Programmable Synapse-Like MoS2 Field-Effect Transistors Phase-Engineered by Dynamic Lithium Ion Modulation

Abstract

Synaptic transistors, inspired by brain plasticity, have shown strong potential as neuromorphic computing elements. Employing 2D materials for synaptic devices can provide an additional degree-of-freedom for monolithically integrated circuits owing to their atomically thin body and suitable electrical properties. Herein, a programmable molybdenum disulfide (MoS2) field-effect transistor (FET) that emulates synaptic interaction via phase engineering, which is assisted by field-driven ionic modulation, is reported. Li+ ions selectively introduced into the van der Waals gap of the multilayer MoS2 convert the 2H phase (semiconducting) into the 1T' phase (metallic), resulting in a seamless and reversible 1T'/2H heterophase homojunction device.

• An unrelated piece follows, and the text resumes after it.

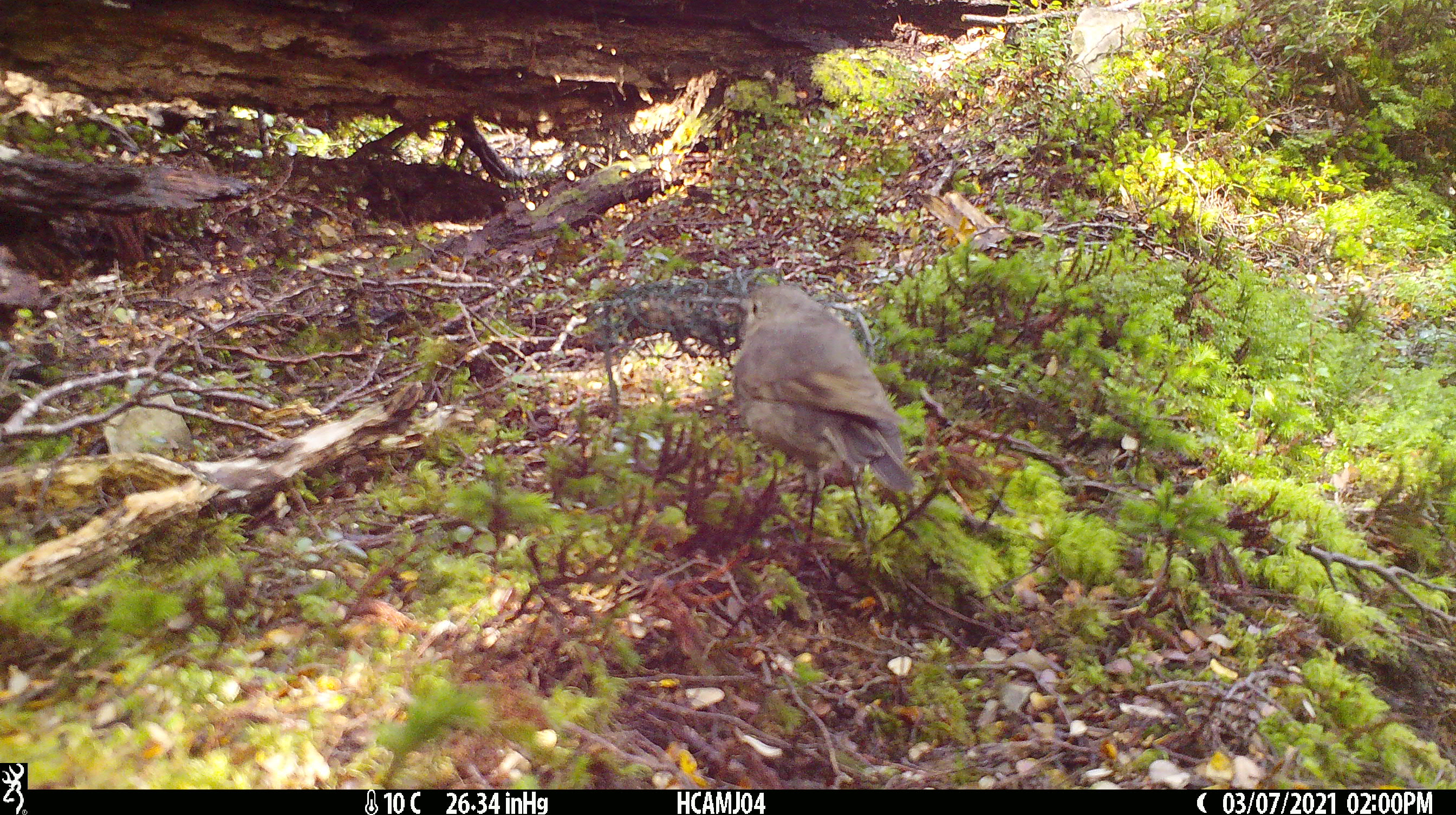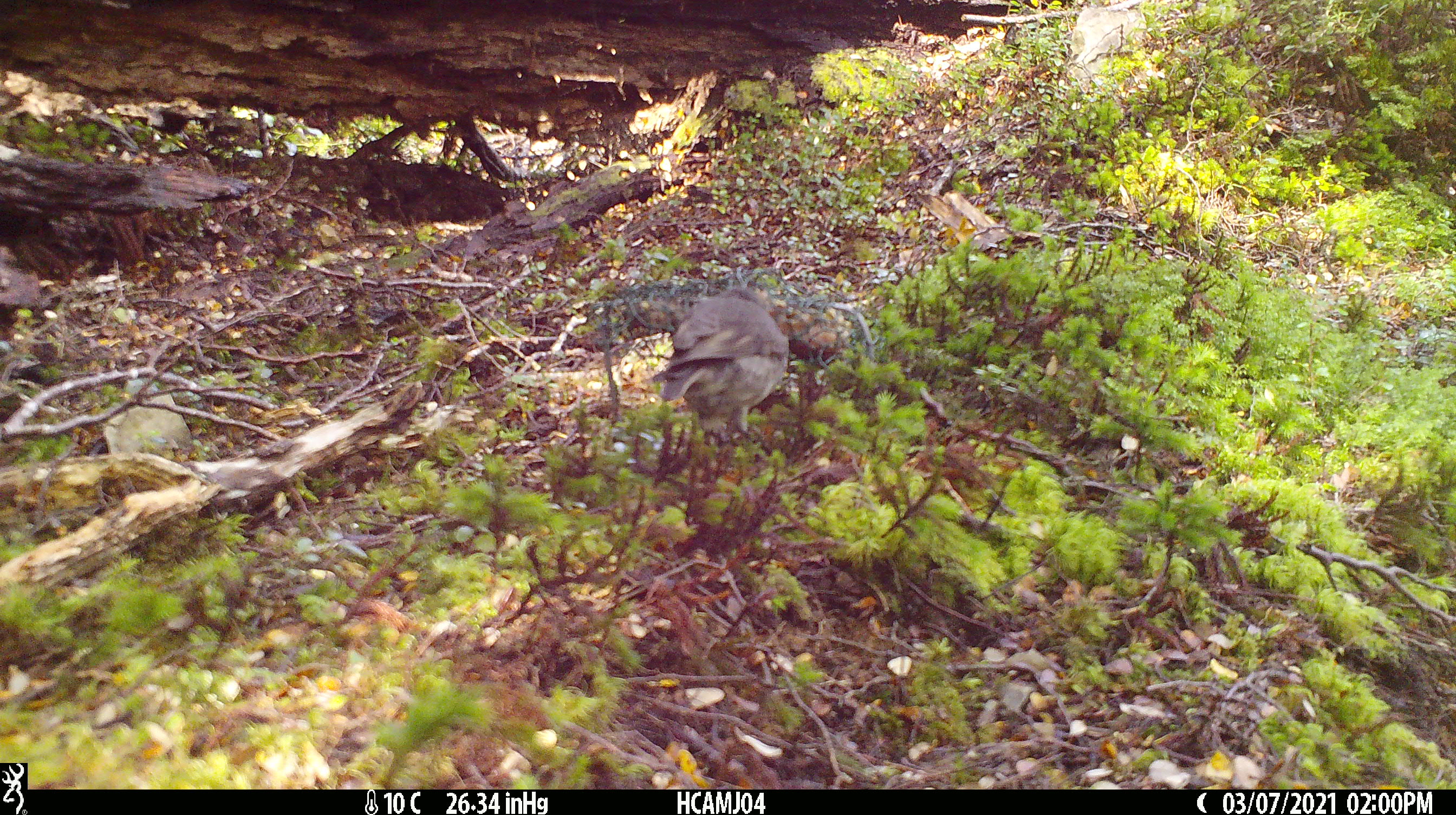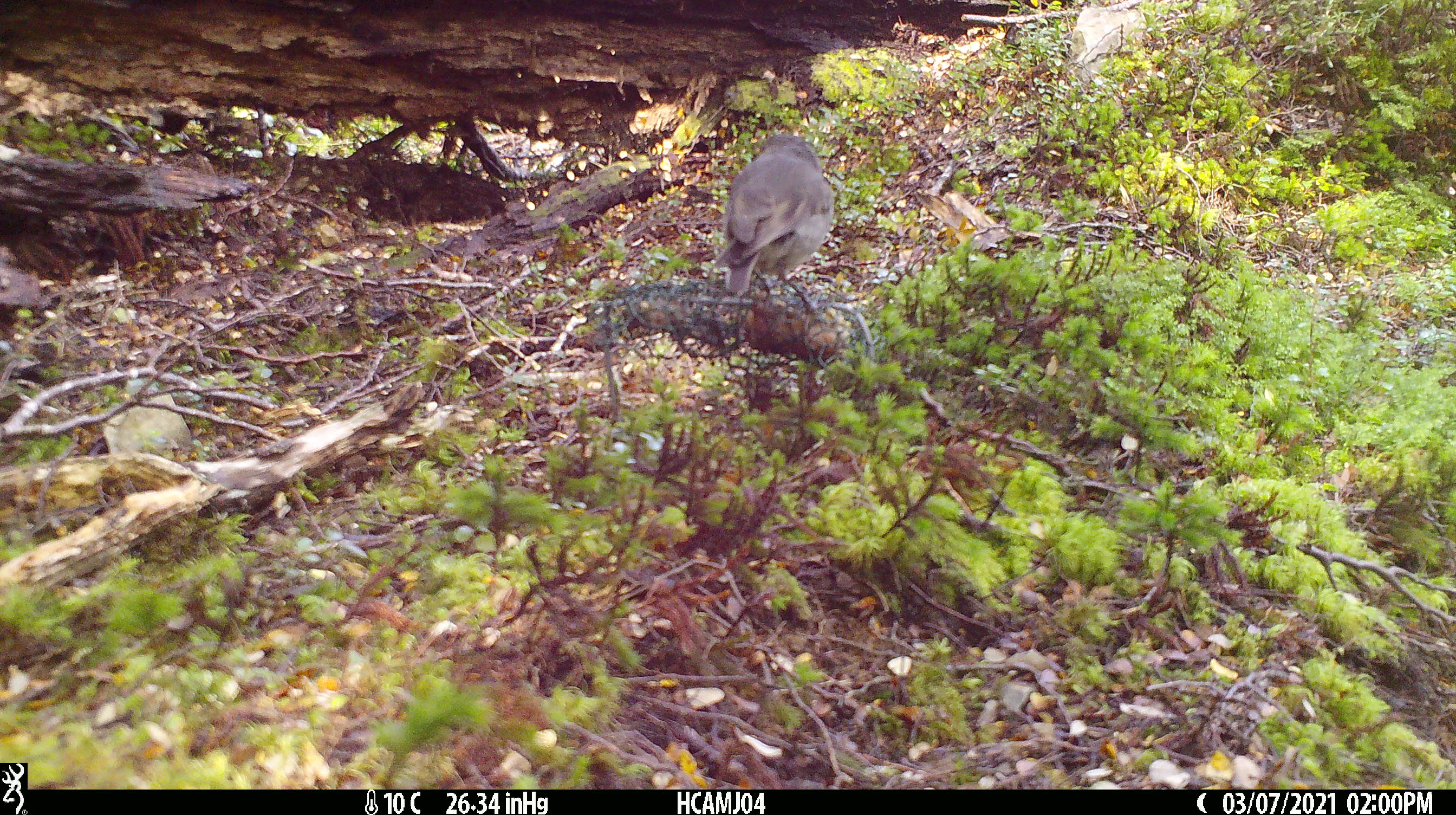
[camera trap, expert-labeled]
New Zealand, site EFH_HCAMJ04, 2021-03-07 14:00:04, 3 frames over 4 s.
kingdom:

The 1T'-MoS2 region exhibits dynamic resistive switching behavior in a non-volatile fashion with a switching ratio of approximate to 10 owing to the Li+ ion redistribution under the applied electric field. By controlling the Schottky barrier height of the 1T'-MoS2 channel, the behaviors of the monolithically integrated 1T'/2H-MoS2 FET can be programmed with non-volatility. The 1T'/2H-MoS2 heterophase homojunction device shows multilevel current output with a multistate computing window, indicating its potential as a stable multilevel neuro synaptic device. These results could enable the development of highly functional and energy-efficient neuromorphic systems via the monolithic integration of 2D materials.